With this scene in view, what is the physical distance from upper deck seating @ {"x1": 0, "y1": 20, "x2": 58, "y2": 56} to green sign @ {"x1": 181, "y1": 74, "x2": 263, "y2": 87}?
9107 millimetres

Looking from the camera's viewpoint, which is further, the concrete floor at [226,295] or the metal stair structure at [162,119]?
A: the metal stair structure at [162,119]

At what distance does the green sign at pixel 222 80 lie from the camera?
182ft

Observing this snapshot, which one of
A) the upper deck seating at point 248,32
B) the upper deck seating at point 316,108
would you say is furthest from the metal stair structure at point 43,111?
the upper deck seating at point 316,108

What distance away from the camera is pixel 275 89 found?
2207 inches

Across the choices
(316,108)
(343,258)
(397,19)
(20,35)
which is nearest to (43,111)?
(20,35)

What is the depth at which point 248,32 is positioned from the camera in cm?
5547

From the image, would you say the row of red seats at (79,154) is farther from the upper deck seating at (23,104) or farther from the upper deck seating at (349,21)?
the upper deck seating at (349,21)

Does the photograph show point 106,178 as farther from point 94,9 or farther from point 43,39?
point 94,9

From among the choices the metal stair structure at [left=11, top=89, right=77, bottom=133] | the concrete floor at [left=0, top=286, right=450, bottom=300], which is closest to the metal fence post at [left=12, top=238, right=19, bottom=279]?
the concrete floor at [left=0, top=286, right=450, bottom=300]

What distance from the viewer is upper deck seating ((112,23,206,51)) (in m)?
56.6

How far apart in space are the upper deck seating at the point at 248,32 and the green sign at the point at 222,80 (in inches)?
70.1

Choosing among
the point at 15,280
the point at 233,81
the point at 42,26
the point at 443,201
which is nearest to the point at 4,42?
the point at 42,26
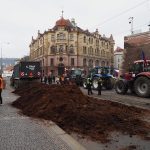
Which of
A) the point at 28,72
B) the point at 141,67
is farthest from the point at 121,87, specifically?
the point at 28,72

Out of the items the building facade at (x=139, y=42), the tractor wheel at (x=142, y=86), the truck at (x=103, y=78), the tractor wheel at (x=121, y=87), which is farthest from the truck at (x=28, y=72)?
the building facade at (x=139, y=42)

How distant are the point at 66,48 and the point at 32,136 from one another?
8762 cm

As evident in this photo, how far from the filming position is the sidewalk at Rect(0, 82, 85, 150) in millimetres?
9141

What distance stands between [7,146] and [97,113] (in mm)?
4602

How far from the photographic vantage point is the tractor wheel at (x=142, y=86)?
23695 mm

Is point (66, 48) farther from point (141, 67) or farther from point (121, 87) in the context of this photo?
point (141, 67)

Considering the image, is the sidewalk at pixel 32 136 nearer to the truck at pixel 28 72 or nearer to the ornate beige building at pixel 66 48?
the truck at pixel 28 72

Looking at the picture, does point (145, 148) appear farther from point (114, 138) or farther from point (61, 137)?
point (61, 137)

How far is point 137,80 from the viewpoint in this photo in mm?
24750

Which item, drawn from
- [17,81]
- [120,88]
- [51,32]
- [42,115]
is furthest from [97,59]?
[42,115]

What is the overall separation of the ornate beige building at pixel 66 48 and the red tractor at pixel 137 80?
66.0 metres

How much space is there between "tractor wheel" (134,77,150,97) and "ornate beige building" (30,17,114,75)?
67.8m

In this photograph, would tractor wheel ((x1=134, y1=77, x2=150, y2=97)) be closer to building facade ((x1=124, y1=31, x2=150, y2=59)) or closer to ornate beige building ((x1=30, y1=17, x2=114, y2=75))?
building facade ((x1=124, y1=31, x2=150, y2=59))

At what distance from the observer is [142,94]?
24188mm
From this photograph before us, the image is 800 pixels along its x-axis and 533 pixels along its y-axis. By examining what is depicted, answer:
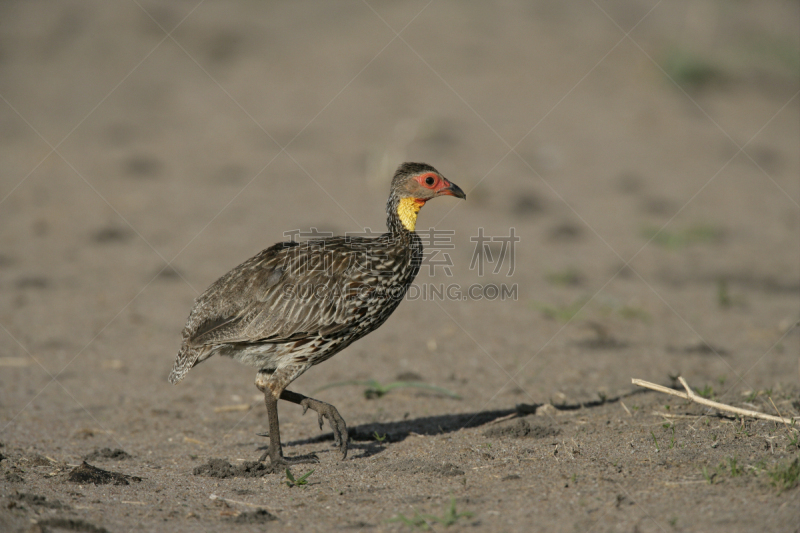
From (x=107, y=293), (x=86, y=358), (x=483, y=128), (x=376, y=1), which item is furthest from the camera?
(x=376, y=1)

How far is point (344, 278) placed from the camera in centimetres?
580

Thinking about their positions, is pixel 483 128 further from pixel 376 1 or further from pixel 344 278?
pixel 344 278

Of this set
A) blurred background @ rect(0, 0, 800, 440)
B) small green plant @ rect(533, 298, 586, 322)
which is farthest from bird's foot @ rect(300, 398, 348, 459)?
small green plant @ rect(533, 298, 586, 322)

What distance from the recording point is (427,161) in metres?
12.8

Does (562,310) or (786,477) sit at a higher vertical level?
(562,310)

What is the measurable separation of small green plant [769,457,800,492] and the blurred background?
287 centimetres

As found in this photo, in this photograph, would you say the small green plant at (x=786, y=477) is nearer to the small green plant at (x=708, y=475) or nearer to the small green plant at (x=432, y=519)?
the small green plant at (x=708, y=475)

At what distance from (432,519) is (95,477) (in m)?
2.41

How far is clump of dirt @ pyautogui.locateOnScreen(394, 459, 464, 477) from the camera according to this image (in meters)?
4.88

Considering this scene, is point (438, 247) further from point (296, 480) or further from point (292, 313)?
point (296, 480)

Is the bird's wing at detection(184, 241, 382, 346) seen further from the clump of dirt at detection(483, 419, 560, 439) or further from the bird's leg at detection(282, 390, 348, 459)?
the clump of dirt at detection(483, 419, 560, 439)

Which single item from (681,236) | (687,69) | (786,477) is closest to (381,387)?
(786,477)

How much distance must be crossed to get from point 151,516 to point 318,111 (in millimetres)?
11704

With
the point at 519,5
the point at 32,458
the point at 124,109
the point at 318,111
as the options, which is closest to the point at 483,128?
the point at 318,111
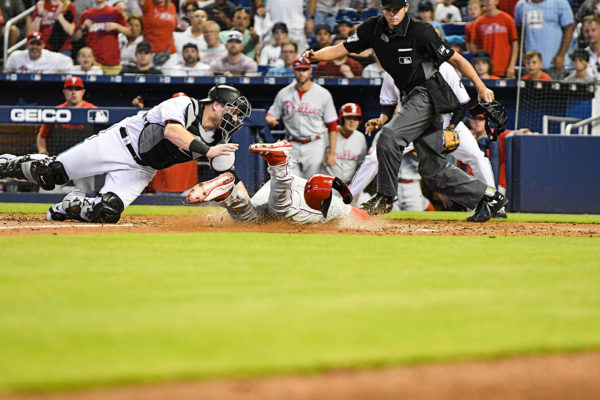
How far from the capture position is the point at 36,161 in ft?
23.6

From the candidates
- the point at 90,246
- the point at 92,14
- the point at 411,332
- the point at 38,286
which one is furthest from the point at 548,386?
the point at 92,14

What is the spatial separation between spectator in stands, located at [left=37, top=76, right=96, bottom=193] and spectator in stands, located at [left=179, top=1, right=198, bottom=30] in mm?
3378

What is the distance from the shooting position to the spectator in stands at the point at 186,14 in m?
14.2

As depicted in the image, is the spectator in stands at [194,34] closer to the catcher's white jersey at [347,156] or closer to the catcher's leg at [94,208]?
the catcher's white jersey at [347,156]

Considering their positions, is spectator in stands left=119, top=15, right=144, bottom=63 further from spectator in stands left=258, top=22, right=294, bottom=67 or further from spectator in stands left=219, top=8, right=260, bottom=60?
spectator in stands left=258, top=22, right=294, bottom=67

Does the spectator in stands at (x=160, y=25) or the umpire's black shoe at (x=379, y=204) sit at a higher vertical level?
the spectator in stands at (x=160, y=25)

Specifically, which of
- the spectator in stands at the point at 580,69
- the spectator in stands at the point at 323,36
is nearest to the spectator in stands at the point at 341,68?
the spectator in stands at the point at 323,36

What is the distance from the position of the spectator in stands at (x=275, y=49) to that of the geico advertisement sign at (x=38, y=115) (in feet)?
11.3

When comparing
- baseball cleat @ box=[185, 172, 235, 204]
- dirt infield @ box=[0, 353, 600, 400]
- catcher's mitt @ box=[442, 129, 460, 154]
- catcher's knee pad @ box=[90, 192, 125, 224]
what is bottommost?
catcher's knee pad @ box=[90, 192, 125, 224]

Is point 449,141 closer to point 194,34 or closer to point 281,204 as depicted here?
point 281,204

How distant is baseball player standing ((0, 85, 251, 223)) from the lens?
21.6ft

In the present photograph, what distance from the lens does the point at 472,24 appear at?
12617mm

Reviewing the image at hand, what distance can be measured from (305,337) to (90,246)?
2.86 metres

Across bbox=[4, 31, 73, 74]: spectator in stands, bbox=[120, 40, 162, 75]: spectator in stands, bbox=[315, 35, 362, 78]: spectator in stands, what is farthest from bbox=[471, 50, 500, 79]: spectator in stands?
bbox=[4, 31, 73, 74]: spectator in stands
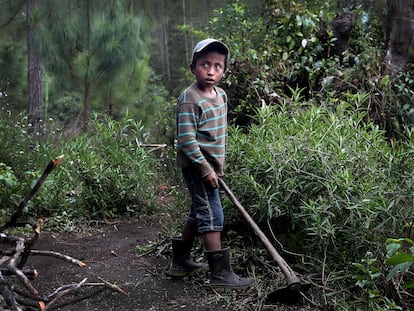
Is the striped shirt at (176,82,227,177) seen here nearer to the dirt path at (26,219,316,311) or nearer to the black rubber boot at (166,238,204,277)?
the black rubber boot at (166,238,204,277)

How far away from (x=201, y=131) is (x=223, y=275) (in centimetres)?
94

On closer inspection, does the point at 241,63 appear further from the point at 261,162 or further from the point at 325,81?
the point at 261,162

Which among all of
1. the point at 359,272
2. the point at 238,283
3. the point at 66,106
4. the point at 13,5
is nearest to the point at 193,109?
the point at 238,283

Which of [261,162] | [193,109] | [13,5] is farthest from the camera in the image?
[13,5]

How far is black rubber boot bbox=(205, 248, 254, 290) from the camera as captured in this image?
3.47 meters

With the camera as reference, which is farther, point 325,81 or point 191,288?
point 325,81

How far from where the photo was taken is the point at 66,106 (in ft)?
51.5

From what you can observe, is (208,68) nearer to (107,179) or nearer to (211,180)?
(211,180)

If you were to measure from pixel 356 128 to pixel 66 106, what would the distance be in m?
12.9

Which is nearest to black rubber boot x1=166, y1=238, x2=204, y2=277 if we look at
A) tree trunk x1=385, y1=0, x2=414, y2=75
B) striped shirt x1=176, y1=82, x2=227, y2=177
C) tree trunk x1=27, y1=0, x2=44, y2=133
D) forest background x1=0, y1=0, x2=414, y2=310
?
forest background x1=0, y1=0, x2=414, y2=310

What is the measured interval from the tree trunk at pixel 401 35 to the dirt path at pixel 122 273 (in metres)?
3.41

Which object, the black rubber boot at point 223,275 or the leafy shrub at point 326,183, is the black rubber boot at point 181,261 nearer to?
the black rubber boot at point 223,275

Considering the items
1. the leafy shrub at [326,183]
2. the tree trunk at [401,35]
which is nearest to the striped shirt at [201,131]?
the leafy shrub at [326,183]

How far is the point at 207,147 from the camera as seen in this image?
11.7 feet
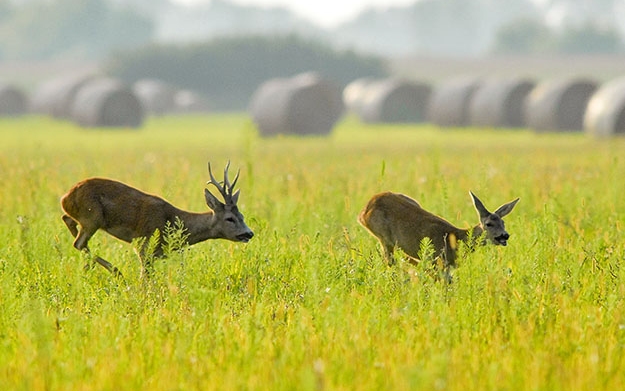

* * * *

* YOUR OBJECTIVE *
Please identify each line above that contains the word "vertical" and copy it out in full. Treat uppercase and lowercase as different.

* CORRECT ANSWER *
Does (562,310) or (786,477) sit at a higher vertical level?
Does the spectator in stands at (x=160, y=25) or the umpire's black shoe at (x=379, y=204) sit at a higher vertical level?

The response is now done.